Whatever

SA: ExtractText.cf

# $Id: ExtractText.cf,v 1.8 2009/07/10 13:49:37 jonas Exp $

extracttext_mime_magic		yes
#extracttext_log_to_stderr	yes
#extracttext_log_msgid		yes
#extracttext_log_text		yes

#add_header			all	ExtractText     _EXTRACTTEXTCHARS_ _EXTRACTTEXTWORDS_ <_EXTRACTTEXTFLAGS_> [_EXTRACTTEXTTOOLS_] {_EXTRACTTEXTEXTENSIONS_} (_EXTRACTTEXTTYPES_)

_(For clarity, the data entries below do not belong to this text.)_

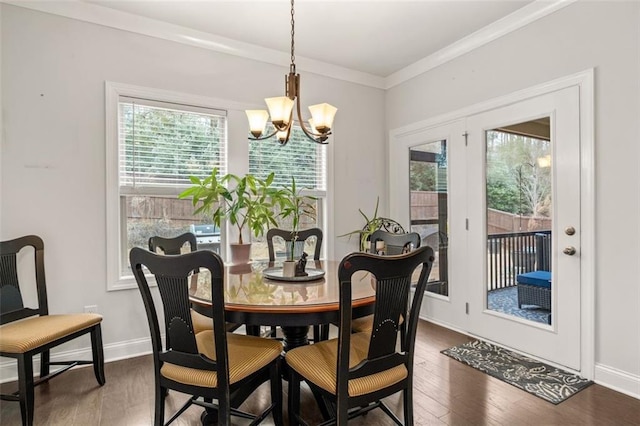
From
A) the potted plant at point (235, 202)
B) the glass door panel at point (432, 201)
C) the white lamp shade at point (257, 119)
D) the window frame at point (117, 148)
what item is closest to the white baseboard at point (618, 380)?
the glass door panel at point (432, 201)

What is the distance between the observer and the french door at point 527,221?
8.39 feet

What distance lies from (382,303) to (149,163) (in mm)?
2461

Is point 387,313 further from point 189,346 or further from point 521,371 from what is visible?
point 521,371

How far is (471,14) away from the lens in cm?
288

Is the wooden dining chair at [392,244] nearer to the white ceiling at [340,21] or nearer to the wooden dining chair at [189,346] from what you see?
the wooden dining chair at [189,346]

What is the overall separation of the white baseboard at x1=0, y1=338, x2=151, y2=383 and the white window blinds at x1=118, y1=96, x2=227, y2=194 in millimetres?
1282

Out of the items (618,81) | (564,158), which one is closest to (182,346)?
(564,158)

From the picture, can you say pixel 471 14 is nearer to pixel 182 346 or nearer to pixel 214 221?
pixel 214 221

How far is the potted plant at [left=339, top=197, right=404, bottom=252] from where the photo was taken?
3.86 metres

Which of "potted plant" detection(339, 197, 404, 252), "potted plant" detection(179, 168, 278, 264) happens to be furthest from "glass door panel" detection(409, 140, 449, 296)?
"potted plant" detection(179, 168, 278, 264)

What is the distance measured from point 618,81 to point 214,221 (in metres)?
3.16

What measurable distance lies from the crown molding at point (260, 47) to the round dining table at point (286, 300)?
222 cm

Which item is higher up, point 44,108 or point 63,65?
point 63,65

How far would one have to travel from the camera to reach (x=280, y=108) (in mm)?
2168
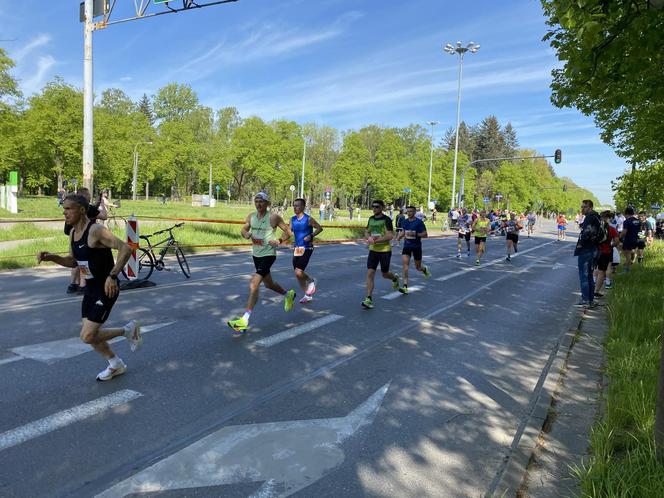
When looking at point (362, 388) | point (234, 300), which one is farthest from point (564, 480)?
point (234, 300)

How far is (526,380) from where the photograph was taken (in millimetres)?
5297

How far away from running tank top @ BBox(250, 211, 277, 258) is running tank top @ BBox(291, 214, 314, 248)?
1.55 metres

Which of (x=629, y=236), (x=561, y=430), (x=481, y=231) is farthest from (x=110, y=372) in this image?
(x=481, y=231)

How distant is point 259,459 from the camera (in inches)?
135

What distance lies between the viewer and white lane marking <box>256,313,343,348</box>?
6.26 m

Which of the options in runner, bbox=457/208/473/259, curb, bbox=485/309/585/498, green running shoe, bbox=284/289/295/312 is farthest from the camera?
runner, bbox=457/208/473/259

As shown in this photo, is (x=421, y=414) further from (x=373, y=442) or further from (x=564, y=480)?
(x=564, y=480)

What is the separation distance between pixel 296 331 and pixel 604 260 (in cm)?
695

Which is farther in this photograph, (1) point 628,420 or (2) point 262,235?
(2) point 262,235

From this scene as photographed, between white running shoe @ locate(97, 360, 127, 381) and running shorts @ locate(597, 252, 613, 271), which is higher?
running shorts @ locate(597, 252, 613, 271)

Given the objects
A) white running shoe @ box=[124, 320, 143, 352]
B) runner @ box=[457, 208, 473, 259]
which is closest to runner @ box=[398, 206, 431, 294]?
white running shoe @ box=[124, 320, 143, 352]

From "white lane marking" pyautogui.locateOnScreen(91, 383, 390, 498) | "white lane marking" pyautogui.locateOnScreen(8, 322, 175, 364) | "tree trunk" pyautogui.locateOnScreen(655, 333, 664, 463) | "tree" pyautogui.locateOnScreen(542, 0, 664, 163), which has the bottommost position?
"white lane marking" pyautogui.locateOnScreen(91, 383, 390, 498)

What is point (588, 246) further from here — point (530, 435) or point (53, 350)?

extracttext_external	antiword	{CS:UTF-8} /usr/local/bin/antiword -t -w 0 -m UTF-8.txt -
extracttext_use		antiword	.doc .dot application/(?:vnd\\.?)?ms-?word.*

extracttext_module	openxml		Mail::SpamAssassin::Plugin::ExtractText::OpenXML
extracttext_use		openxml		.docx .dotx .dotm application/(?:vnd\\.?)openxml.*?word.*
extracttext_use		openxml		.doc .dot application/(?:vnd\\.?)?ms-?word.*

extracttext_external	unrtf		{CS:UTF-8} {CF:<{\\[:=-.*?-=:\\]}>} /usr/local/bin/unrtf -t ExtractText.tags --nopict
extracttext_use		unrtf		.doc .rtf application/rtf text/rtf

extracttext_external	odt2txt		{CS:UTF-8} {CF:\\[--\\s+\\S+:\\s.*?--\\]} /usr/local/bin/odt2txt --encoding=UTF-8 ${file}
extracttext_use		odt2txt		.odt .ott application/.*?opendocument.*text
extracttext_use		odt2txt		.sdw .stw application/(?:x-)?soffice application/(?:x-)?starwriter

extracttext_external	pdftohtml	{CS:} {CF:<.*?>} /usr/local/bin/pdftohtml -i -xml -stdout -noframes ${file}
extracttext_external	pdftotext	{CS:UTF-8} /usr/local/bin/pdftotext -q -nopgbrk -enc UTF-8 ${file} -
extracttext_use		pdftotext	.pdf application/pdf

header			PDF_NO_TEXT	X-ExtractText-Flags =~ /pdftohtml_NoText/
describe		PDF_NO_TEXT	PDF without text
score			PDF_NO_TEXT	0.25

header			DOC_NO_TEXT	X-ExtractText-Flags =~ /(?:antiword|openxml|unrtf|odt2txt)_NoText/
describe		DOC_NO_TEXT	Document without text
score			DOC_NO_TEXT	0.5

(2009-07-10)